Attendu que l’A.F.P.F. est également un syndicat professionnel qui a pour objet de rassembler les entreprises de films cinématographiques et de programmes audiovisuels en vue d’une meilleure défense de la profession ; qu’outre sa qualité à agir en justice elle a intérêt à soutenir l’action des producteurs du film « ETRE ET AVOIR » puisque l’action telle qu’engagée par Monsieur LOPEZ , au-delà des faits propres de l’espèce, tend à voir reconnaître un principe de rémunération au bénéfice des personnes présentées dans un genre documentaire.
Attendu que ces deux syndicats doivent être déclarés recevables en leur intervention volontaire.
SUR LA DEMANDE DE REJET DE PIECES
Attendu que Monsieur LOPEZ demande au tribunal d’écarter des débats, pour atteinte au secret professionnel, les courriers du 28/04/2003 et du 14/05/2003 échangés entre les avocats des parties correspondant aux pièces n°12 énumérées dans le bordereau de communication du conseil de Monsieur PHILIBERT, de Monsieur HERSANT, et des sociétés MAIA FILMS, LES FILMS D’ICI et FILMS DU LOSANGE ; que ces pièces ne figurant pas dans le dossier remis au tribunal par ce conseil, la demande doit être considérée comme étant sans objet.

[TRAVAIL À RÉALISER]
a – Reformulez sous forme de liste, plus brièvement, le paragraphe de l'extrait fourni qui commence par « Attendu que l’A.F.P.F. est également », en gardant ses faits principaux.
b – D'après l'extrait fourni, les affirmations suivantes sont-elles exactes ? Répondez par oui ou non et citez les mots décisifs.
(i) Les deux syndicats doivent être déclarés recevables en leur intervention volontaire.
(ii) Les courriers dont Monsieur LOPEZ demande le rejet figurent dans le dossier remis au tribunal.
(iii) Ces courriers ont été échangés entre les avocats des parties.
c – Répondez à ces questions sur l'extrait fourni :
(i) Quel est le titre du film dont l'A.F.P.F. soutient les producteurs ?
(ii) De quelles dates sont les courriers que Monsieur LOPEZ veut faire écarter des débats ?
(iii) Comment la demande de rejet de ces pièces doit-elle être considérée ?

[LIGNES DE DONNÉES]
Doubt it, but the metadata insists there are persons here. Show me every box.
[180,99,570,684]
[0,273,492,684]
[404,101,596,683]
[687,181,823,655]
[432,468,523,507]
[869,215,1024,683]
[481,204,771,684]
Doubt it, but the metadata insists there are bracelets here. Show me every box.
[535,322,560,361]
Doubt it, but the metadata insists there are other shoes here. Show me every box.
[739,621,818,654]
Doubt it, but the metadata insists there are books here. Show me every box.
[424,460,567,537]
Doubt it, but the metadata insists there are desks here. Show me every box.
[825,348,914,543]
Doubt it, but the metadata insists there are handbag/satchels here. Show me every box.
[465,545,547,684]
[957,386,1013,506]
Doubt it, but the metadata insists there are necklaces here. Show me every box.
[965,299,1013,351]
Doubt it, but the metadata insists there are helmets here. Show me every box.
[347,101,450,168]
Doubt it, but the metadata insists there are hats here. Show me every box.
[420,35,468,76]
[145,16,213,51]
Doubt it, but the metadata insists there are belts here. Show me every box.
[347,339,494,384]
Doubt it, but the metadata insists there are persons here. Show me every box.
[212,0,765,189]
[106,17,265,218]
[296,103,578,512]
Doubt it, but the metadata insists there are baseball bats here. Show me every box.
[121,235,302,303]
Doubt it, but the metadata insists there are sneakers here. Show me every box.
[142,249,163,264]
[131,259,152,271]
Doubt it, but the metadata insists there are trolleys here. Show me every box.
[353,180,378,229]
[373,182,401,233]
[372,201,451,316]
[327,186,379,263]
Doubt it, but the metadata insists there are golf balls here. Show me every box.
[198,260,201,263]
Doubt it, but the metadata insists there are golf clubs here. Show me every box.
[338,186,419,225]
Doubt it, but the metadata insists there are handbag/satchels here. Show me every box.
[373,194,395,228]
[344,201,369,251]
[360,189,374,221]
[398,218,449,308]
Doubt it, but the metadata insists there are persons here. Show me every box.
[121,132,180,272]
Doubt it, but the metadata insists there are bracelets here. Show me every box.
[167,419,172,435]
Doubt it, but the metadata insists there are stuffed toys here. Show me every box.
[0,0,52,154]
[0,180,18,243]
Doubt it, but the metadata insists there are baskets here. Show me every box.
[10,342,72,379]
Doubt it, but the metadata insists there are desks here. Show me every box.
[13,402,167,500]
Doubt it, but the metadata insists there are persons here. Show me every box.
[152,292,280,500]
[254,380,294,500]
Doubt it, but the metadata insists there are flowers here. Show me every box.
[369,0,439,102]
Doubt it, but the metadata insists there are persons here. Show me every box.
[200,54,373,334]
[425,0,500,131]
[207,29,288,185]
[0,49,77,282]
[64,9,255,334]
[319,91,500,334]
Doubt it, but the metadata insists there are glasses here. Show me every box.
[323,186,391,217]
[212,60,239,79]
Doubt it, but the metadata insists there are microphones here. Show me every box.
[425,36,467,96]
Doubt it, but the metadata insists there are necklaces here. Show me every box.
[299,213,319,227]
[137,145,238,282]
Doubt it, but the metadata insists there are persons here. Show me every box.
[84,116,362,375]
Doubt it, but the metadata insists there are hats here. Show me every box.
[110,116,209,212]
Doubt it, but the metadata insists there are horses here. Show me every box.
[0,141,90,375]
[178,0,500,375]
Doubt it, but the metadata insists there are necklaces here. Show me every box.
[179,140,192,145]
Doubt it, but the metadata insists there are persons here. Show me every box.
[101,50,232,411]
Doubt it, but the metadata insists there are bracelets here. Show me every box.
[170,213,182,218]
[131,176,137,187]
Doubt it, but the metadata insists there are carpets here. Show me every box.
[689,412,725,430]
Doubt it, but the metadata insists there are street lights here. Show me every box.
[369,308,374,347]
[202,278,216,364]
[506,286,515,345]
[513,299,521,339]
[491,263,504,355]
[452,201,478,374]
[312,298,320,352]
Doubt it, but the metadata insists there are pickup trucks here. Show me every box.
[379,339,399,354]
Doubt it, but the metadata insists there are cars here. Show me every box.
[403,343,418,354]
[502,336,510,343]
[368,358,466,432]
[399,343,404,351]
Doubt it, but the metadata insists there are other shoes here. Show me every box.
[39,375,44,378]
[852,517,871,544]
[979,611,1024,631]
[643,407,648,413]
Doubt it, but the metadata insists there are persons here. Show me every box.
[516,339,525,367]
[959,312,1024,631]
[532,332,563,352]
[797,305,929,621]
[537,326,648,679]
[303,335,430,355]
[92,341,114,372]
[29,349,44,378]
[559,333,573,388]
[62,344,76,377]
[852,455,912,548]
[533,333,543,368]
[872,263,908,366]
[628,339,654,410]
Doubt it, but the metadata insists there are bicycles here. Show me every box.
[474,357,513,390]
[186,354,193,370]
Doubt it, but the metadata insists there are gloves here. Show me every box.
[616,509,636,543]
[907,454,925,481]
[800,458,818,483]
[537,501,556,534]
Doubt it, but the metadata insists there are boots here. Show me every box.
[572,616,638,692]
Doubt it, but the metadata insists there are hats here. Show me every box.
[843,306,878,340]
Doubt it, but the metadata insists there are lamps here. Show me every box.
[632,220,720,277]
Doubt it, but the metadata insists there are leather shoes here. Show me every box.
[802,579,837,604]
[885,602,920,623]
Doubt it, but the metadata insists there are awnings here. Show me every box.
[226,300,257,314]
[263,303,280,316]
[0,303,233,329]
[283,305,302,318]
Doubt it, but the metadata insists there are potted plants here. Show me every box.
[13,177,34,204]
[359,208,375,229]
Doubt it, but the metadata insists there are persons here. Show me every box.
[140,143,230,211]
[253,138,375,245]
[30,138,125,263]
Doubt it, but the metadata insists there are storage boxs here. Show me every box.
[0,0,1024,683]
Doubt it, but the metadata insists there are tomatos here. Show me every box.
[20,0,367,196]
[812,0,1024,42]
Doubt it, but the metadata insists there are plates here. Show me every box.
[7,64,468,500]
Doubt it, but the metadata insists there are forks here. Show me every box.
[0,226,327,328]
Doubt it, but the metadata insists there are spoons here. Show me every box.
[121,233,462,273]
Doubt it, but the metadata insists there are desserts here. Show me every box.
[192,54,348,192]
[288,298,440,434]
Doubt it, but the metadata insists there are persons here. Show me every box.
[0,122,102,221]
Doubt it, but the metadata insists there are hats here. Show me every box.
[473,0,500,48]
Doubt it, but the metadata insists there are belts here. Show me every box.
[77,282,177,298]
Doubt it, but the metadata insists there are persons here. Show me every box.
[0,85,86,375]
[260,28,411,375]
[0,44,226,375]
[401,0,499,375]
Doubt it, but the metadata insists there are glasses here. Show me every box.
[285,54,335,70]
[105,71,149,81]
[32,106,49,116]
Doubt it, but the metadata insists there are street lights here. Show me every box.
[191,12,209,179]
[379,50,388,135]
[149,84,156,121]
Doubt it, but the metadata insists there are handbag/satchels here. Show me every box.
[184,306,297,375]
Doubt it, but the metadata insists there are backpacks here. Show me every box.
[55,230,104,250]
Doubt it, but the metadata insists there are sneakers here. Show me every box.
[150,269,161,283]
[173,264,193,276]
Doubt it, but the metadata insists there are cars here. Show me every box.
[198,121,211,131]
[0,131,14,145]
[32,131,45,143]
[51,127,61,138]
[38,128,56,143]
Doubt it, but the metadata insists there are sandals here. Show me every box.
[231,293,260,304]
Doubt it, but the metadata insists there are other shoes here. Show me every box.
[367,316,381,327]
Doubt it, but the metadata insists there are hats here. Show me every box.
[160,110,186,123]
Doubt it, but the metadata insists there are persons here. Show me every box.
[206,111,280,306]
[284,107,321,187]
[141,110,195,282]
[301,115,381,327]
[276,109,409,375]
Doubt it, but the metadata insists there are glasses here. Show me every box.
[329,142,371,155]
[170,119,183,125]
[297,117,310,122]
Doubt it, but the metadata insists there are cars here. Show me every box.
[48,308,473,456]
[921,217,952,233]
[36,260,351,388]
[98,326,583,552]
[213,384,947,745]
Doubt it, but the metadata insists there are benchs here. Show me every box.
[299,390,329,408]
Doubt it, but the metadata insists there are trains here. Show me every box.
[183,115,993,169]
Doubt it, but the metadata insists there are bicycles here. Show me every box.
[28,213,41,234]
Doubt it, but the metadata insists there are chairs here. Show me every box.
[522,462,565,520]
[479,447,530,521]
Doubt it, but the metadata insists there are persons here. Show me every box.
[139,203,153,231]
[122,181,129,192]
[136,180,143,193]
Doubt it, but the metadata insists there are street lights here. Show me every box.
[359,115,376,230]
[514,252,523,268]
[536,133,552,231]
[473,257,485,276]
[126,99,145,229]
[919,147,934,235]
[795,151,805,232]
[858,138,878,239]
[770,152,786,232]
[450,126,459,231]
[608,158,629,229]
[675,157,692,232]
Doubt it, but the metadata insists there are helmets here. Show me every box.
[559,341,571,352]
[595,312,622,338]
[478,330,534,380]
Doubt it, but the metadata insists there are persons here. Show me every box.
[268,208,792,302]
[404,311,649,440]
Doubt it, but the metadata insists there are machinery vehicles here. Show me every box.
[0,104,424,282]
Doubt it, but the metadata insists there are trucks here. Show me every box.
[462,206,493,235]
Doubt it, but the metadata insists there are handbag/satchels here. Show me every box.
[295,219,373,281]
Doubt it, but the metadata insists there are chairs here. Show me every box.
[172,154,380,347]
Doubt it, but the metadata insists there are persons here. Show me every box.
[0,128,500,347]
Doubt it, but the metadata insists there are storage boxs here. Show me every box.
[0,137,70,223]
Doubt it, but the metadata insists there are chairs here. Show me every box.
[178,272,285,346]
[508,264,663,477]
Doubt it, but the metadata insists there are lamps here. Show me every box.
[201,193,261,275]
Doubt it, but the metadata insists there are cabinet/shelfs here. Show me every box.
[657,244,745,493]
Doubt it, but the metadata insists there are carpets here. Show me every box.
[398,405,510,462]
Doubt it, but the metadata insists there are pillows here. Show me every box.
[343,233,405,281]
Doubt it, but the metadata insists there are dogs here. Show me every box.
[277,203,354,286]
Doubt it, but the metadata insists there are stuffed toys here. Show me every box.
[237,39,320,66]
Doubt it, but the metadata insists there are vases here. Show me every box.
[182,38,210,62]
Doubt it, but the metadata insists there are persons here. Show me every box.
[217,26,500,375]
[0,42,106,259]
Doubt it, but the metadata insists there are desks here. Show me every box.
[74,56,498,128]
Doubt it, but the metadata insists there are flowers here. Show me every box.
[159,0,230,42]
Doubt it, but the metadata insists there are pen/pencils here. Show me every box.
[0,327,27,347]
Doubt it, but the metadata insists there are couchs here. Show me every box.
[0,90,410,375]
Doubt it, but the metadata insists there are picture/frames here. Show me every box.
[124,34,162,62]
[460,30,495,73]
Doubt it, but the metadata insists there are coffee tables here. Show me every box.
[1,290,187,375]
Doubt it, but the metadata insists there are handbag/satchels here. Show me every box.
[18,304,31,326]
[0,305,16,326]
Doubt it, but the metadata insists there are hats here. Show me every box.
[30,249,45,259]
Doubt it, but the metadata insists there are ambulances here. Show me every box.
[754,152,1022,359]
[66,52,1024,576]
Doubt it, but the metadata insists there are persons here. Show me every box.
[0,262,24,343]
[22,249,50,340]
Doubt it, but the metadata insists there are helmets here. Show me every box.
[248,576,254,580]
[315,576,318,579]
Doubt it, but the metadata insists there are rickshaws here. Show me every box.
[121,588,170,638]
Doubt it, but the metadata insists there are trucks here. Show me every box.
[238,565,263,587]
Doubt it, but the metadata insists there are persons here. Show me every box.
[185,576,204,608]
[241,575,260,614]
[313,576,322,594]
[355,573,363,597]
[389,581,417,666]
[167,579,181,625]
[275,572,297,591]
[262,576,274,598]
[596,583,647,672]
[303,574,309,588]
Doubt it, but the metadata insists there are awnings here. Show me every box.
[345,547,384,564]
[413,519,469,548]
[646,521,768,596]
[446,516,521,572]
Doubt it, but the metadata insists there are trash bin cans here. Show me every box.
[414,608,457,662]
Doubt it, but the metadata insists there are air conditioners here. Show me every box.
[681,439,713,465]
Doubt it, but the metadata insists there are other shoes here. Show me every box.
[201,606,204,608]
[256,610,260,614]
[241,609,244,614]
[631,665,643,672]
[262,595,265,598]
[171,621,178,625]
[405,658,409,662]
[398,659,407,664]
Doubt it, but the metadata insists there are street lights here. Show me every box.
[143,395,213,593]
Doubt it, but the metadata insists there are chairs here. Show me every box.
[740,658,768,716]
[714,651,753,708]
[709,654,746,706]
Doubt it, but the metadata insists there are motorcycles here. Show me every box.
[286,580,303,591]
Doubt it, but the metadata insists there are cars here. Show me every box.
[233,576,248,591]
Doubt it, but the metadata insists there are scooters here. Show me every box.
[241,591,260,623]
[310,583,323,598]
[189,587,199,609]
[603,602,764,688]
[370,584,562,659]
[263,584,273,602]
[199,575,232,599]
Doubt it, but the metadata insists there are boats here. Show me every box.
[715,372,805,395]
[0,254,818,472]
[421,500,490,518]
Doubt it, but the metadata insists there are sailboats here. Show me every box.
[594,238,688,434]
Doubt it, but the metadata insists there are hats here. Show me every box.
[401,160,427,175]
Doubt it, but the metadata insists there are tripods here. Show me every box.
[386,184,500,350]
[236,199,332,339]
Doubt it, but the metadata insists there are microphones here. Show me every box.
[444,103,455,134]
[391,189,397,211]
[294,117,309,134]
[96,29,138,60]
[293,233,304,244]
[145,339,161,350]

[RÉPONSES ATTENDUES]
a –
- L'A.F.P.F. est aussi un syndicat professionnel. Il rassemble les entreprises de films cinématographiques et de programmes audiovisuels pour mieux défendre la profession.
- En plus de sa qualité à agir en justice, elle a intérêt à soutenir l'action des producteurs du film « ETRE ET AVOIR ».
- L'action engagée par Monsieur LOPEZ dépasse en effet les faits de l'espèce : elle vise à faire reconnaître un principe de rémunération pour les personnes présentées dans un genre documentaire.

b –
(i) Oui : « ces deux syndicats doivent être déclarés recevables en leur intervention volontaire ».
(ii) Non : « ces pièces ne figurant pas dans le dossier remis au tribunal par ce conseil ».
(iii) Oui : « échangés entre les avocats des parties ».

c –
(i) « ETRE ET AVOIR ».
(ii) Du 28/04/2003 et du 14/05/2003.
(iii) Comme étant sans objet.